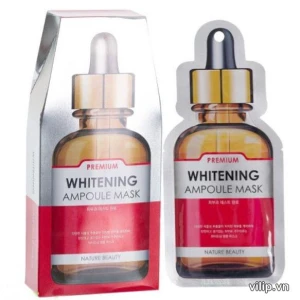 Mặt Nạ Dưỡng Trắng Da Nature Beauty Whitening Ampoule Mask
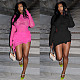 Women's Sexy Clubwear Mesh Ruffle Mini Skirts Set YNS-2611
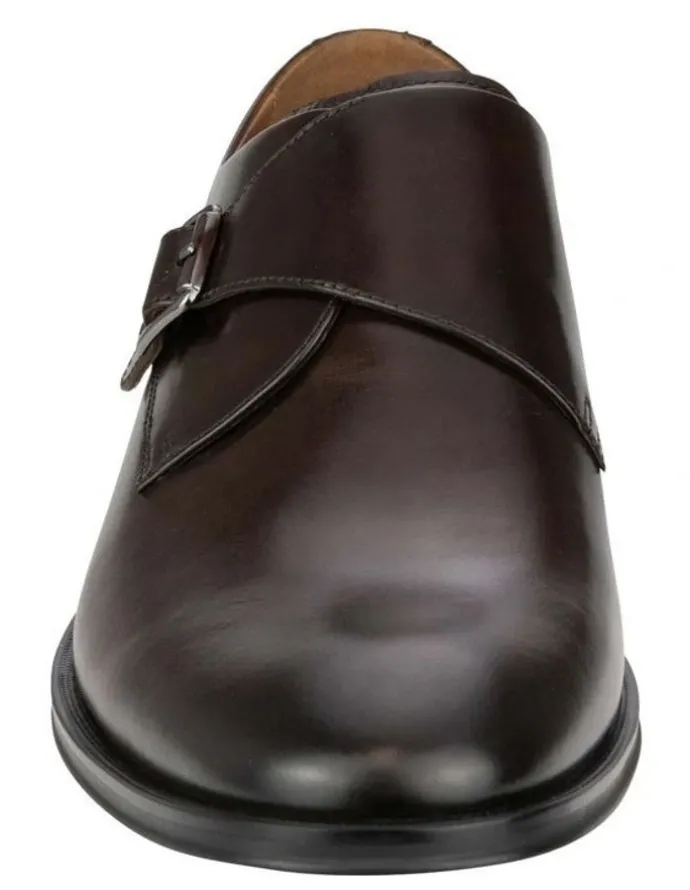 Florsheim Sentinel Monk Strap Shoes in Dark Brown
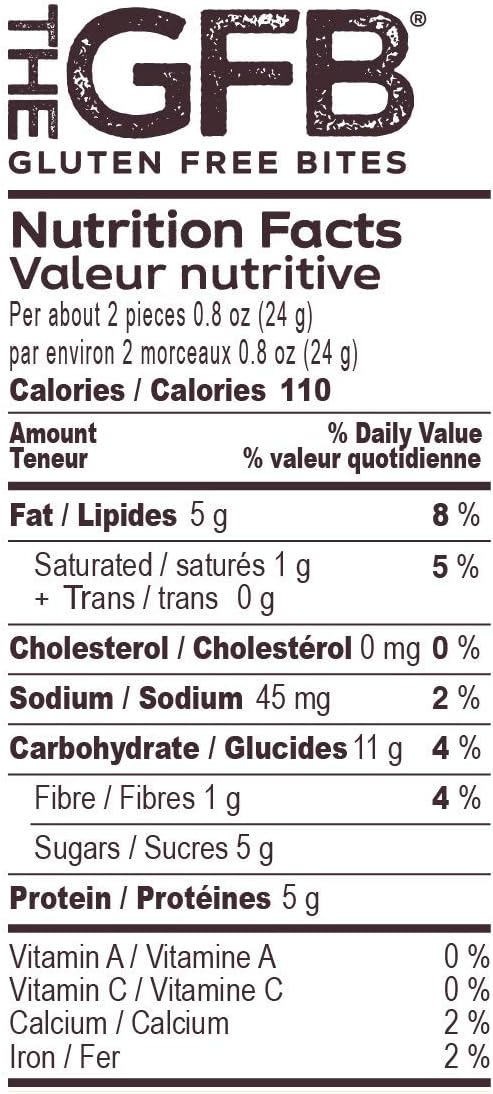 無麩質棒 GFB 蛋白質塊，無麩質，非基因，花生醬，113 克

HOW TO COMPLETE THIS TASK: Lines from the one that contains "Women's Sexy Clubwear" to the final line of the material are the whole answer. Reproduce them word for word and skip the pictures.

RESULT OF THIS TASK:
 Women's Sexy Clubwear Mesh Ruffle Mini Skirts Set YNS-2611
 Florsheim Sentinel Monk Strap Shoes in Dark Brown
 無麩質棒 GFB 蛋白質塊，無麩質，非基因，花生醬，113 克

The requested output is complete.